Cognitive linguistic investigations into the metaphorical conceptualization of ANGER so far suggest that languages are remarkably similar on a schematic level, with intensity and control as two, possibly universal dimensions underlying the metaphorical conceptualization of ANGER. These dimensions, however, can manifest themselves in language-specific metaphors.
Yet arriving at a definitive answer to the question of universality versus variation is hindered by (a) a relatively limited number of systematic, contrastive analyses; and (b) varied methodologies, with some papers adopting a type-based account, while others following a token-based analysis.
We take up both challenges in the paper entitled Universality versus variation in the conceptualization of ANGER: A question of methodology, with the aim of offering a more definitive answer to the question of the universality and variation of ANGER metaphors. This study is the first of its kind to offer a combined methodology of a lexical approach and a corpus-based approach to systematically compare the metaphorical conceptualization of anger across three, unrelated languages. We investigate the ANGER metaphors of a type-based analysis, focusing on dictionary data of ANGER-related idioms, and a token-based analysis, focusing on data collected from online corpora, in three languages: (American) English (2,000 random instances of the lemma anger from the Corpus of Contemporary American English), Hungarian (1,000 instances of the lemma düh from the Hungarian National Corpus)and Russian (1,000 instances of the lemma gnev from the Russian National Corpus). The lexical data were analyzed with the well-established Metaphor Identification Procedure (MIP).

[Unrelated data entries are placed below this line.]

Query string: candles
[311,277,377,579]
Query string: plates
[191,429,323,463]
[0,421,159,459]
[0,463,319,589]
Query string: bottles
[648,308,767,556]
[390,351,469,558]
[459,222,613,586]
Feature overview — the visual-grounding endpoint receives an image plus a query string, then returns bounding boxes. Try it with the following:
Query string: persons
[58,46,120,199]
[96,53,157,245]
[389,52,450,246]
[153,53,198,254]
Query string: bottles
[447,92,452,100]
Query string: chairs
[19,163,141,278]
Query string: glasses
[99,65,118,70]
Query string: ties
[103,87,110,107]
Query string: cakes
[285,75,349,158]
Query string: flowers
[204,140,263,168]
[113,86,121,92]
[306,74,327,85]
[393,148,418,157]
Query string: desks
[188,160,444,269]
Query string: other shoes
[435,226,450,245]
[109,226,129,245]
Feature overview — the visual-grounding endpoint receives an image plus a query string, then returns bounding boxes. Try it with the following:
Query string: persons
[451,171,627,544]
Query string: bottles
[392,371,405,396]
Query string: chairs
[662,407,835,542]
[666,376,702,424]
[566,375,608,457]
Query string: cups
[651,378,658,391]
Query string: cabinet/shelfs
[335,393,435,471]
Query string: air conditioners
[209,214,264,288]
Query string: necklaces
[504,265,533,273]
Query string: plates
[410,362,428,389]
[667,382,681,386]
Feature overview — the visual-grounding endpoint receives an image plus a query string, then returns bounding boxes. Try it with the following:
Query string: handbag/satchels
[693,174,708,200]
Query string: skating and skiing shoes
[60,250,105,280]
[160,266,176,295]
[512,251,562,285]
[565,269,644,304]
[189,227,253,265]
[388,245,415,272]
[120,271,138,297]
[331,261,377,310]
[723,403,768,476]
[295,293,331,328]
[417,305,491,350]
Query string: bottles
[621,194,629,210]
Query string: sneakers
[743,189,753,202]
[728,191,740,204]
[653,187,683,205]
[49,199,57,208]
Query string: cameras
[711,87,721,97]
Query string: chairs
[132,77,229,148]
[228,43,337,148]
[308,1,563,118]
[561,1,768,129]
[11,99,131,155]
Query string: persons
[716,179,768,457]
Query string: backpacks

Our results indicate that there is a great deal of congruence relative to shared metaphors in both approaches, but this derives from specific-level metaphors in the lexical approach, whereas it derives from more schematic, generic-level metaphors in the corpus-based approach. Therefore, our major finding is that the two methodologies offer different, yet complementary results. When it thus comes to the question of universality vs. variation, the outcome of any comparative research depends to a great extent on the kind of methodology that is employed: a type-based or a token-based approach. The study shows that the full picture of the metaphorical conceptualization of a complex emotion concept such as ANGER can only emerge with the combination of the type- and token-based approach.